Ma per acquisirla, la fiducia, occorre creare e mantenere le condizioni ottimali per la vita dell'impresa, a maggior ragione se è piccola. Lo Statuto dell'impresa, la legge annuale per lo sviluppo delle Pmi prevista dallo Small business act europeo, ma anche la riforma degli incenivi e il pacchetto delle liberalizzazioni dovevano servire a questo scopo. Uno sforzo di visibilità, prima di tutto culturale, molto apprezzabile.
Peccato che lo Statuto, da oggi all'esame dell'aula della Camera, contenga poche misure di reale tutela per le imprese e conservi un quadro generico di norme-cornice, l'ideale per una tradizione di "economia dell'auspicio", buona per i giuristi meno per i capitani d'industria.
Ciò fa il paio con la recente archiviazione di quella che era stata salutata come la «scossa» per l'economia (copyright Silvio Berlusconi) fatta appunto di riforma degli incentivi, nuove liberalizzazioni e semplificazioni a partire dallo snellimento nelle fasi burocratiche per l'avvio di un'impresa o per la sua regolarizzazione in tema di ambiente. Nulla, reset. Se ne parla in futuro. In attesa che segnali importanti vengano a maggio, quando l'ennesimo decreto assumerà le vesti miste di dl omnibus e di manovra d'estate, non resta che prendere atto di quanto sia stata occhiuta finora l'amministrazione.

Basti pensare che dallo Statuto resta in bilico la norma di bon ton commerciale da parte dello stato in caso di mancati pagamenti o di pagamenti in ritardo (oggi la media è 300 giorni, un periodo che, tra privati, porta dritto in tribunale). Per non parlare della riserva del 50% degli incentivi proprio alle Pmi (annuncio che tuttavia non avrebbe retto l'esame europeo), di cui non c'è traccia. Tutto rinviato.

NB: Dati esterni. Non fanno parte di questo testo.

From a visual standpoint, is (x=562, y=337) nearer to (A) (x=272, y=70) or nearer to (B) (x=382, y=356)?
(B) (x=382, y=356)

Sempre a ridosso dell'estate si riparlerà di regole più facili per la trasmissione d'impresa, per il microcredito, per il capitale di rischio. Per ora intenzioni – certo buone intenzioni – ancora da verificare. Come sono buone le intenzioni dello Statuto sui rimandi a provvedimenti futuri (futuri, però) per evitare monopoli o forme di compressione da parte di soggetti grandi su soggetti più piccoli.

C'è, poi, il tavolo di consultazione permanente al ministero per lo Sviluppo. E c'è Mr Pmi, Giuseppe Tripoli, che – si veda l'intervista sul Sole 24 Ore di venerdì 11 marzo – ha spiegato come il suo ruolo sia di ombudsman delle micro aziende, di difesore civico, di facilitatore di contatti tra imprese e istituzioni. Niente poteri sanzionatori, niente dotazione economica. Moral suasion. Gli servirà una persuasività degna di un Cardinal Mazarino; per ora ha dovuto digerire, proprio al debutto, l'assenza di misure concrete per le aziende. Un battesimo che ha tutto l'aspetto di "un buon giorno che si vede dal mattino". Non vorremmo che Pmi diventasse l'acronimo per Probabili Misure Inutili.